> [Extrait du document]
________________

Le Smartphone est devenu l’indispensable fidèle ami. Une addiction qui nous relie au monde extérieur, au travers d’applications toutes plus « utiles » les unes que les autres : distance nous séparant des plus proches WC publics dans une métropole inconnu, météo pour les 37 prochaines minutes ou indication des passages les plus potentiellement ennuyeux d’un film. Ne rigolez pas : si vous n’êtes pas encore tombé dans ce piège, cela ne va pas tarder ! La « révolution » est en route ! Il n’y a pas si longtemps, on se moquait presque des personnes qui téléphonaient en marchant. Aujourd’hui, on écrit en marchant, voire même en parlant. Le Smartphone, tel une vorace maitresse, s’approprie tous nos minuscules temps morts pour nous permettre de mailer, facebooker ou jouer. Il est devenu notre « doudou » de grand, source de contact sensuel quasi compulsif lié au glisser-toucher : un jeu à la limite de l’érotisme, comme s’amusent à le rappeler certains psy.
C’est dans cet état de sursaturation, proche de l’e-coma 2.0, que je décidais de réagir : il me fallait me mettre en diète de TIC pour quelques jours. Direction, des montagnes arides à moins d’une heure trente d’avion pour une cure bienvenue. Bon point dès l’arrivée : mon Smartphone chercha en vain un hypothétique 3G+. Mieux les 5 petites barres du réseau GSM se mirent à fluctuer entre 0 et 1. La télé était neigeuse, la radio FM totalement incompréhensible, le WIFI absent.

________________

> [Matériel fourni]

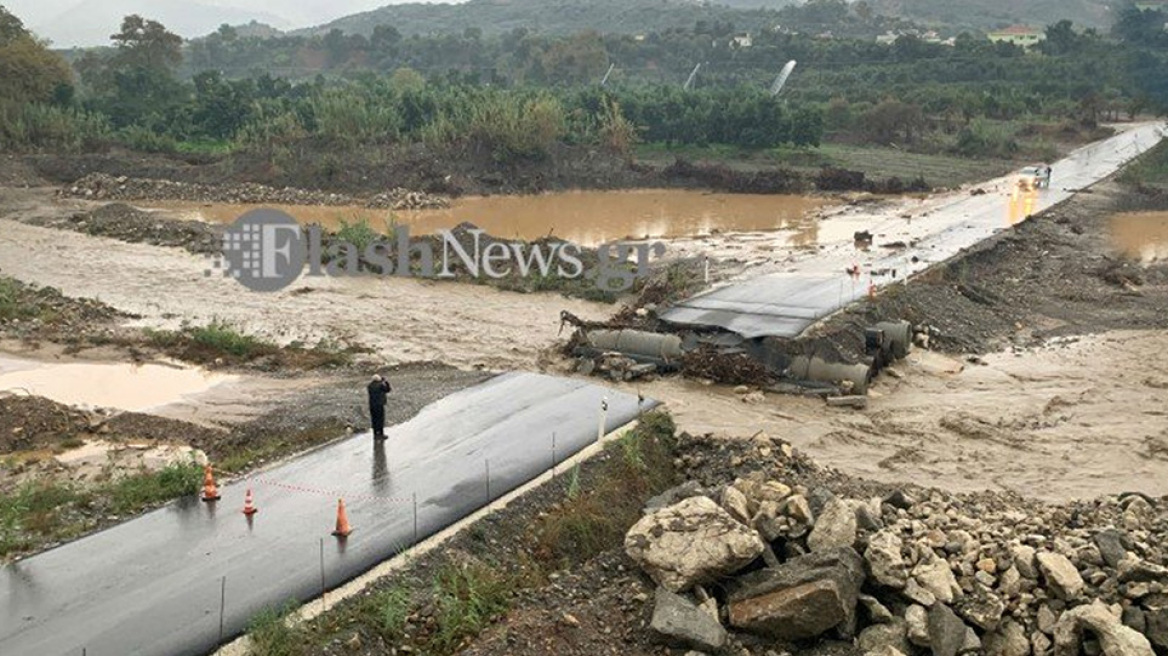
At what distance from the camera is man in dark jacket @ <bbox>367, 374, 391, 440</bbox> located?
15609 millimetres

________________

> [À faire]
1. Recopiez mot pour mot le passage de l'extrait qui commence par « C’est dans cet » et se termine par « le WIFI absent. ».
2. Répondez à ces questions à l'aide de l'extrait.
(a) Pour combien de minutes l'application météo évoquée donne-t-elle ses prévisions ?
(b) À quelle durée d'avion se trouvent les montagnes arides choisies pour la cure ?
(c) Entre quelles valeurs fluctuent les barres du réseau GSM ?
Servez-vous uniquement de l'extrait pour répondre.

> [Corrigés des exercices]
1.
C’est dans cet état de sursaturation, proche de l’e-coma 2.0, que je décidais de réagir : il me fallait me mettre en diète de TIC pour quelques jours. Direction, des montagnes arides à moins d’une heure trente d’avion pour une cure bienvenue. Bon point dès l’arrivée : mon Smartphone chercha en vain un hypothétique 3G+. Mieux les 5 petites barres du réseau GSM se mirent à fluctuer entre 0 et 1. La télé était neigeuse, la radio FM totalement incompréhensible, le WIFI absent.

2.
(a) Pour les 37 prochaines minutes.
(b) À moins d'une heure trente d'avion.
(c) Entre 0 et 1.